In the course of the relationship, there will arise a conflict between the two. Mostly coming from their familial backgrounds and also how they each are separate and distinct individuals. Example, I always fault my sister's partner for not placing any importance in celebrating my sister's birthday. I expect a grand gesture from him to her because that is what my sister got in our family. I recently told my mum about it and she told me that he is that way because in his family, birthdays just flew by and in the actual sense, I was bothering him by asking him to go all out for my sister.

Noted.

My relationship with Mr. Man is no different. However from mum's wise words, I now know how to tread when it comes to such. The difficulty I am currently facing is the part where as an individual, I am also in this relationship. Clashes arise. Sometimes it seems my personality is more at fault and that I am the cause of every strife in our relationship. I know that's the position but I can't help but feel that way. Or is it self pity? Or my aloof nature?

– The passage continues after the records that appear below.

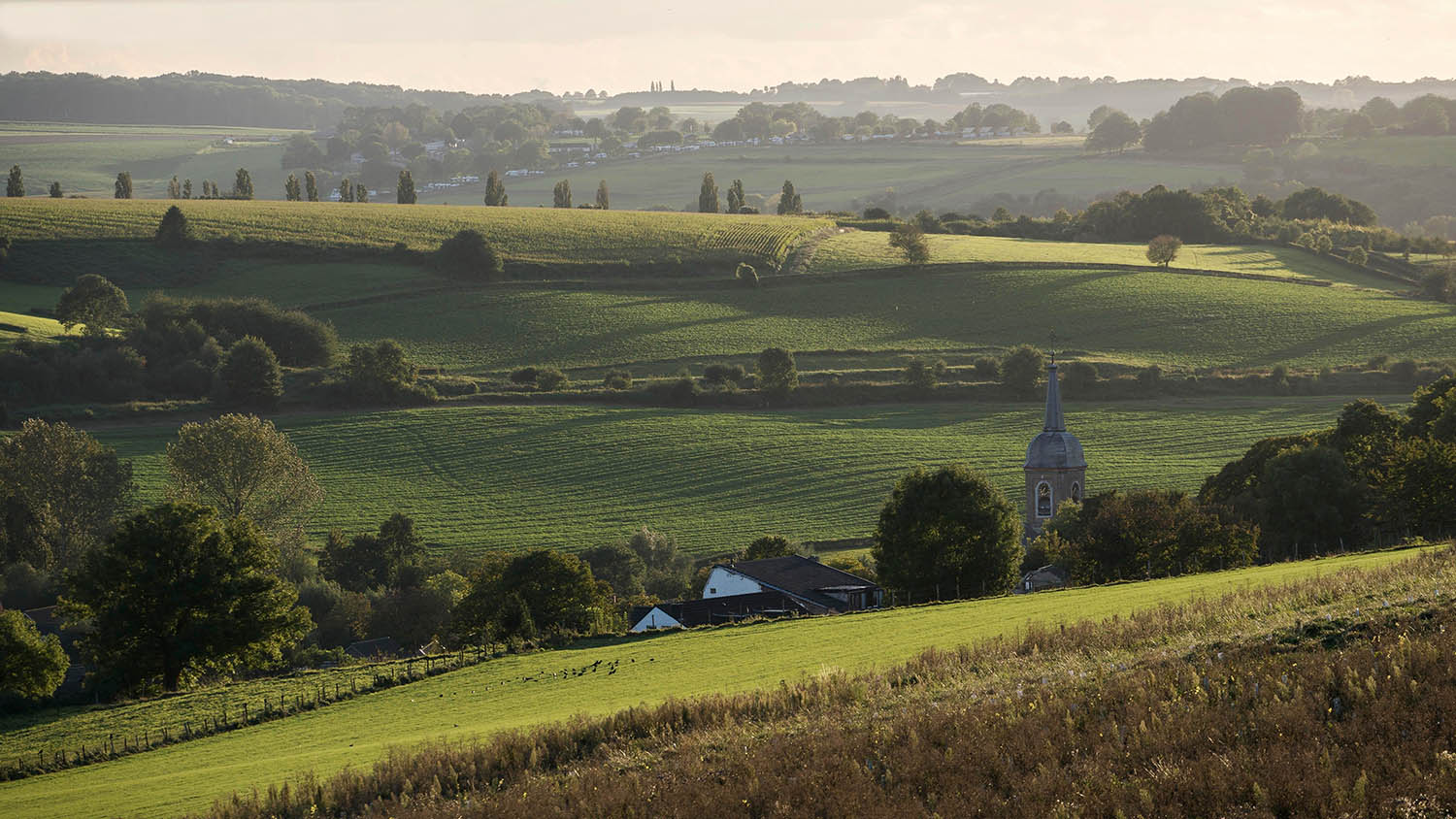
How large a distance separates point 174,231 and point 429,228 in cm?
2278

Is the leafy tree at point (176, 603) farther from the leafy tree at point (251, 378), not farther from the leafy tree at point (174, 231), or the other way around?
the leafy tree at point (174, 231)

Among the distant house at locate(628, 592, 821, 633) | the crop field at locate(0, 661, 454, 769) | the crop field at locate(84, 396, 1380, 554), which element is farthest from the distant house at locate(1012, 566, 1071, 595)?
the crop field at locate(0, 661, 454, 769)

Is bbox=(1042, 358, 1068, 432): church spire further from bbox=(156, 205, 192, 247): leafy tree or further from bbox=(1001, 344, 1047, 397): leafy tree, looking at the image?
bbox=(156, 205, 192, 247): leafy tree

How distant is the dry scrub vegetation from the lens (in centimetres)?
1591

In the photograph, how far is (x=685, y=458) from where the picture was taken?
8144 cm

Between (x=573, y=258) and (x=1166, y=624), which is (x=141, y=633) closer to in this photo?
(x=1166, y=624)

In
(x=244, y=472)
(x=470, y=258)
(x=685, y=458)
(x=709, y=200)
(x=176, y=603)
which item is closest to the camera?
(x=176, y=603)

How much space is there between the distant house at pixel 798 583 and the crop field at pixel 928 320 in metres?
43.8

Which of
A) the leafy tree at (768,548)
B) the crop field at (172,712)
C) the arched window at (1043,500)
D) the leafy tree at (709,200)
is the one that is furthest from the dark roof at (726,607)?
the leafy tree at (709,200)

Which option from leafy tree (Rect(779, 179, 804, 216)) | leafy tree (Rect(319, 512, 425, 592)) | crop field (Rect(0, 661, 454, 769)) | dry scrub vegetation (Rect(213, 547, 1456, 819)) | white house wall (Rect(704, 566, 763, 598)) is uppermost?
leafy tree (Rect(779, 179, 804, 216))

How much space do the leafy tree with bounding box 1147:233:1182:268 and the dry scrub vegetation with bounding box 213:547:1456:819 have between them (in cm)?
10757

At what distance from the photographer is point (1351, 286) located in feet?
395

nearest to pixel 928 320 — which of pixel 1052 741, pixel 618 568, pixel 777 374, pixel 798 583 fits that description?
pixel 777 374

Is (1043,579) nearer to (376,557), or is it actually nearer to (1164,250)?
(376,557)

Currently, Mr. Man and I have an issue... I really don't know what the issue is though. What I know is I have a smart mouth and the connection between the logical part of brain and my smart mouth were cut along with the fibre optic cable. Maybe that's the issue. Or forms part of it. It must definitely form part of it.

I have very few friends. The few that I have, I hold very close to my heart. I have a bond with all of them which I hope will last forever. Recently, one of these few friends passed away. For some time there, I did not know how to react. Then the tears came, then denial, then anger and acceptance. I could not make it to his funeral but thanks to facebook, I virtually attended it. What hurt most is that this friend was so full of life! So young. Friend to hundreds of people! If only I could touch as many lives as he did! The most likeable person. Where he was, laughter followed. I only had good times wit him. SUre, we had rough patches. But those all went away with a good laugh. I wrote him an email to say goodbye.. I know he wont read it but in my own way, I paid my last respects.

Should this, then, affect my relationship with Mr. Man? I do not see any problem here, do you? What led to my smart answers to Mr. Man was the insinuation that my friend and I were closer than I would like to admit. I don't know the meaning if 'closer' in this instance. What I know is I had good times with my friend. We joked around, had a pet name for each other, listened to a song that always made us giggle and now he's dead.

That is my truth.

I do not know how to handle this situation. Mr. Man and I are somewhere between talking and not talking to each other. I only hope we can resolve this matter and our relationship gets back on track.

O gods at the cross roads. Guide us.